Mr. Donald Trump and/or Mrs. Hillary Clinton should distinguish between corporate and personal taxes

Post by CataCluj »

I am not an authority on politics/economics, nor have I seen/read/heard all that was said on the subject, so what I have to say may have been said before; however this is what I think:

I do agree with Mr. Trump that reducing corporate taxes (coupled with new import taxes) might help keep business in the US and might even bring some back; BUT I think personal taxes for the rich should increase progressively AND any "tricks/loopholes" should be eliminated as much as possible.
I think the rich nowadays are too greedy and any "trickle-down" they may do is too little. After all, "they" did everything they could, including displacing entire industries for short term bonuses, salaries, benefits, pretending it's "shareholder value".
One has to wonder: where they so short-sighted and stupid, or just greedy and selfish?
I think any personal taxes, including estate, should grow much higher as the amounts involved reach into many millions and billions.
Maybe lower business taxes may motivate the rich to leave the money in the corporations for growth or even profit sharing.

If the rich don't like it and say they'll leave the country; let them go: Tax the money going out of the country to them, from the companies that stay in the country because corporate taxes are low :-)

I also didn't hear Mrs. Clinton saying that while personal taxes for the rich should go up, there may be a case for lowering business taxes.

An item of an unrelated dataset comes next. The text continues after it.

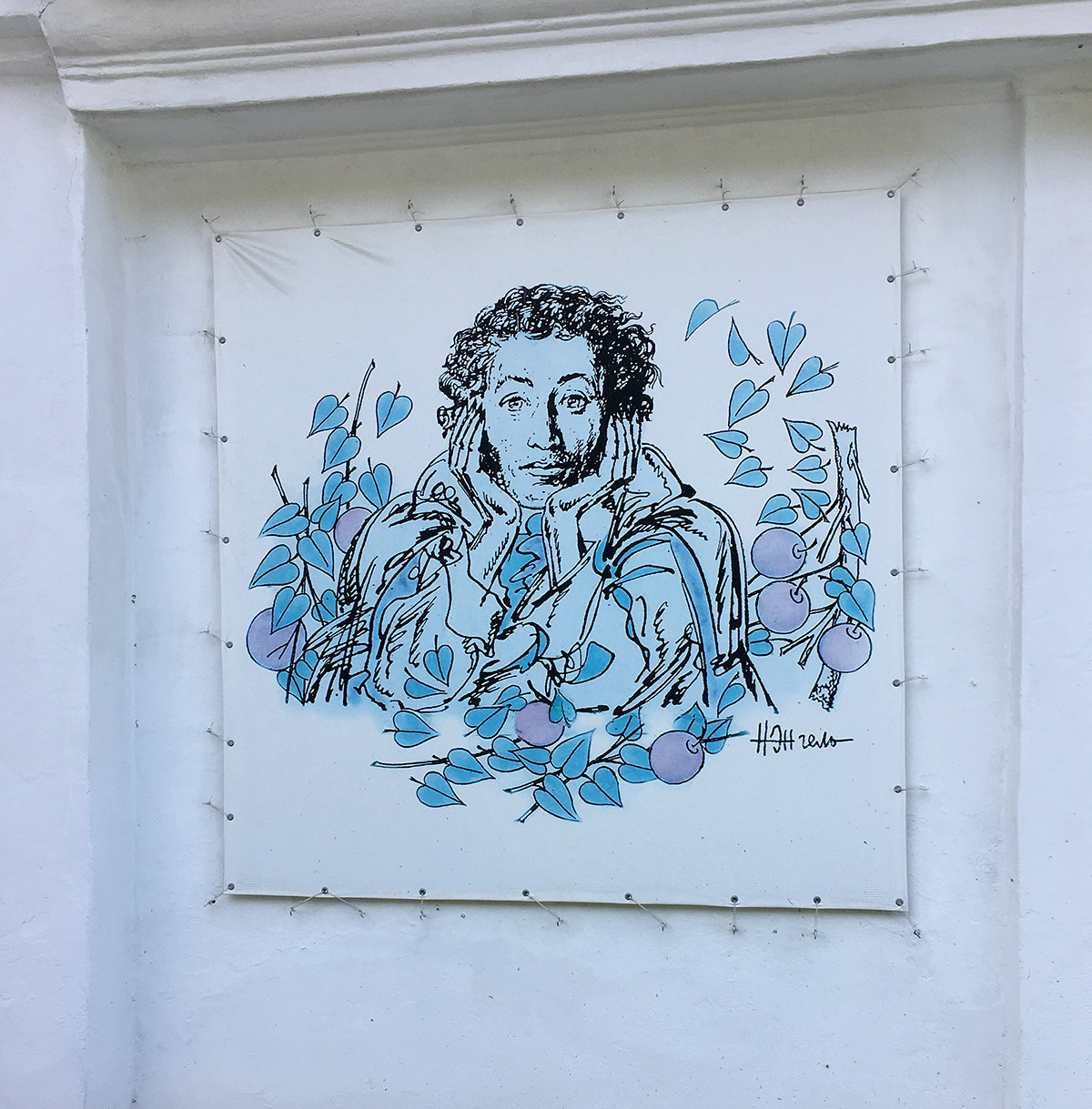 Portraits of Pushkin are everywhere in Pushkin Hills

What am I missing; why do these people feel that it should be all up or down?
FAQbala
Posts: 19
Joined: Tue Jun 21, 2016 10:22 am

Re: Mr. Donald Trump and/or Mrs. Hillary Clinton should distinguish between corporate and personal taxes

Post by FAQbala »

The U.S. taxes worldwide income regardless of residency on its citizens. So if you are living in Hong Kong, for example, you pay Hong Kong tax. If they tax you less than the U.S. than you would have paid, you need to pay the U.S. the difference.

If you want to completely avoid paying the US tax completely, you have to kind of one way or another renounce your US citizenship. That has some implications, obviously, including not being automatically able to enter the US. Maybe not profound enough because permanent residency would allow you to stay and work in the U.S..

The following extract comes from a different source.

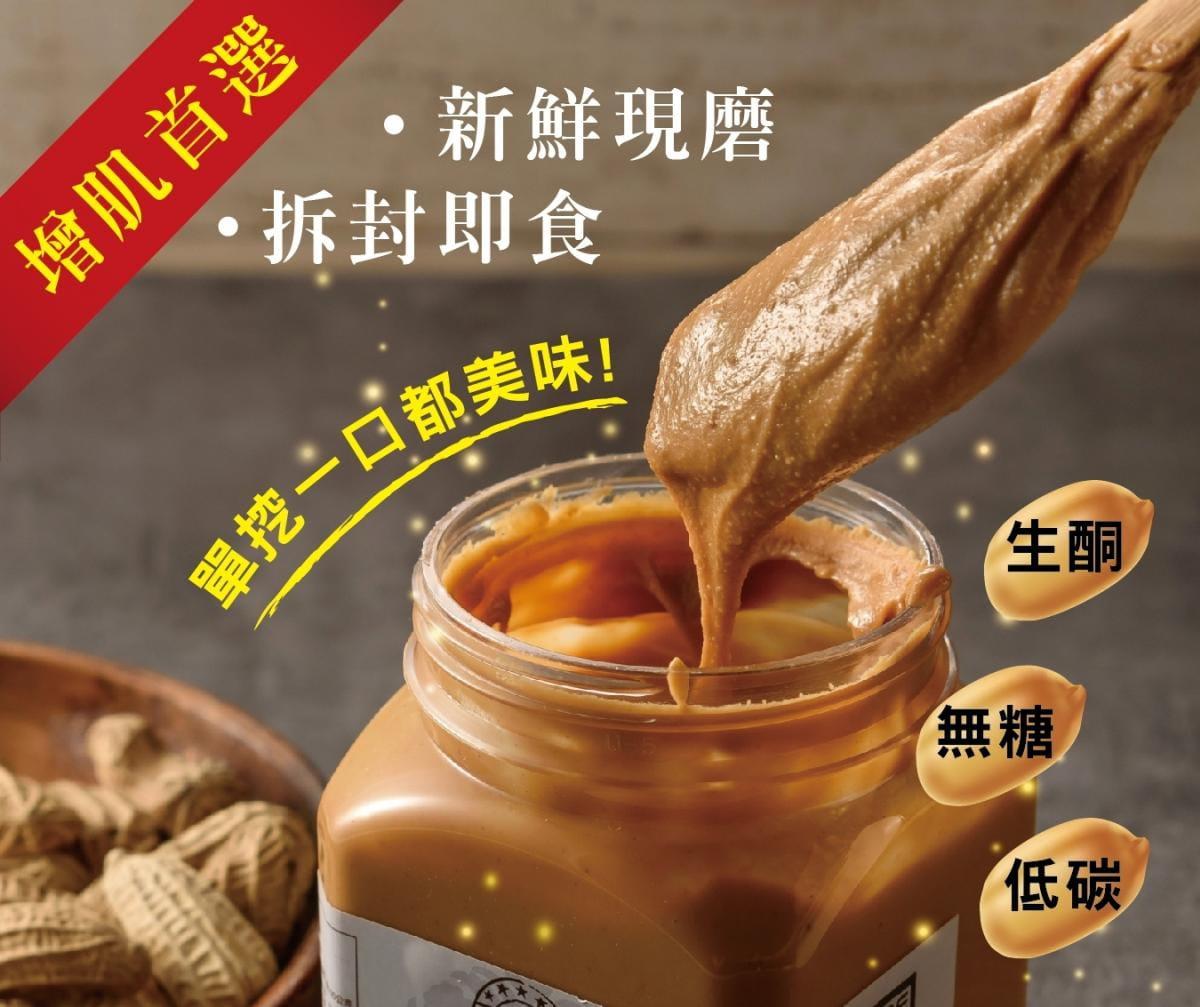 【當日現磨】 生酮無糖無添加純濃花生醬/芝麻醬 1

But then you would need to meet certain residency requirement which itself automatically subject you to some tax requirement at least for the days of the years you are inside the country.

All these may push the riches to pay themselves via a less personal method such as dividend, stock options and etc.

But then none of those can be easily hidden from companies' balance sheet. Actually usually none can exist without a profitable business (unless you are Amazon, even Amazon is profitable now, isn't it?).

Route back to the original argument: the rise in the riches' personal tax is not enough to drive them out of the country. After all this is the only country with the such amount of middle class with purchasing power. Where else in the world would you have 2 Starbucks, 1 Wal-Mart, 1 whole food and 3 restaurants all in walking distance and full of people?